Louis Faurer American, 1916–2001

Barnun & Bailey, Circus Performers, Old Madison Square Garden, New York, NY, 1950.
Series: The Light Suite
Gelatin Silver Print. Printed by Chuck Kelton, 1980-81.
Image: 20.7 x 28.5 cm / 8 1/8 x 11 1/4 in / Paper: 27.8 x 35.6 cm / 11 x 14 in
Signed, titled, and dated in pencil on the reverse

Two faces, held in profile a breath apart, withhold as much as they reveal. A woman with tousled fair hair, a velvet choker, and a dark patterned dress turns in profile toward a heavyset man whose receding hairline and plain dark coat catch the light. They stand close, eyes locked, suspended between speech and silence; behind them the dimness glitters with scattered points of light, the unglamorous backstage of Old Madison Square Garden. Whatever passes between them, Faurer keeps for them alone.

Made in 1950, the photograph comes from the period when Faurer secured access to the dressing rooms and corridors of the Ringling Brothers and Barnum and Bailey circus. He had long been drawn to performers and outsiders, and here he turns from the spectacle of the ring to its margins, where the costumed and the ordinary meet in half-light. His sympathy is unmistakable, yet he resists explanation, presenting the encounter as overheard rather than staged.

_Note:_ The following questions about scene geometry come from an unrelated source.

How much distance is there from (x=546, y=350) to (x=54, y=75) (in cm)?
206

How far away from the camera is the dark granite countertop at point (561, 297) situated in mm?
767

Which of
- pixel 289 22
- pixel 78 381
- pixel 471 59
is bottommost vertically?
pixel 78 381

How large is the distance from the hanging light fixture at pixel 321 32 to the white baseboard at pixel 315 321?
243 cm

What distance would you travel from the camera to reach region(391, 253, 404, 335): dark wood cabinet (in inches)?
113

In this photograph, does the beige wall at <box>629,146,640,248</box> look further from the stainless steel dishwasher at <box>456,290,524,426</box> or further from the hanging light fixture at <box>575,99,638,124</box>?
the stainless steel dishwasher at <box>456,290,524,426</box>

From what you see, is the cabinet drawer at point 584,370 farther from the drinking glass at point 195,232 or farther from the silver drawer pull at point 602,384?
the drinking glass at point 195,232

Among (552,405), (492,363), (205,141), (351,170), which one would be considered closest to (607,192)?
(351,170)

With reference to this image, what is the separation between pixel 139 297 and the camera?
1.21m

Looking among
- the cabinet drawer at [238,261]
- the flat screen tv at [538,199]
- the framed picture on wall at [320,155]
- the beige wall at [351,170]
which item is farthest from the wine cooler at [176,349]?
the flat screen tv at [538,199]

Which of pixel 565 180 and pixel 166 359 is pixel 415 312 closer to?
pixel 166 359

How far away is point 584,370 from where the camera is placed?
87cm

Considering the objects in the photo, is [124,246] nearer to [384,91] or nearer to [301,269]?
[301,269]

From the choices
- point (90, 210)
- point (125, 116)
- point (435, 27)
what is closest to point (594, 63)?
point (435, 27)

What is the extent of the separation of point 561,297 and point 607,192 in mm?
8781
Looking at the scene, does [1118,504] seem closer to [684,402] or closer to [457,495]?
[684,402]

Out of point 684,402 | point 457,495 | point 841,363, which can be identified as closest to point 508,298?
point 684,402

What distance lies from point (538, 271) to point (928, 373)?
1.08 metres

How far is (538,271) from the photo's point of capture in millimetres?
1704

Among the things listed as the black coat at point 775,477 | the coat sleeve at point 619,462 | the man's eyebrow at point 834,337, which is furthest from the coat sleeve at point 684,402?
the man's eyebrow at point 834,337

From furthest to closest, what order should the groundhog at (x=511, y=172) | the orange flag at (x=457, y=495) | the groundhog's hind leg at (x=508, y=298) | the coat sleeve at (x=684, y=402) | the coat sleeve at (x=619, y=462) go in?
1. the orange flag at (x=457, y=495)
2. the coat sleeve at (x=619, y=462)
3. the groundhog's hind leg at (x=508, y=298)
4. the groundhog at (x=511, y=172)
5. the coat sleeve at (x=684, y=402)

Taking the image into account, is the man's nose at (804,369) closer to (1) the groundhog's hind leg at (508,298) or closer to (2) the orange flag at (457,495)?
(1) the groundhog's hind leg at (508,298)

The restraint is characteristic of Faurer's maturing art. Rather than the brimming chaos of his Times Square exposures, he gives us a contained, almost cinematic intimacy, two profiles weighted with feeling that the picture declines to name. By 1950 he had learned that suggestion could move a viewer more deeply than disclosure, and this quiet study of an unreadable exchange numbers among the subtlest pictures of his circus years.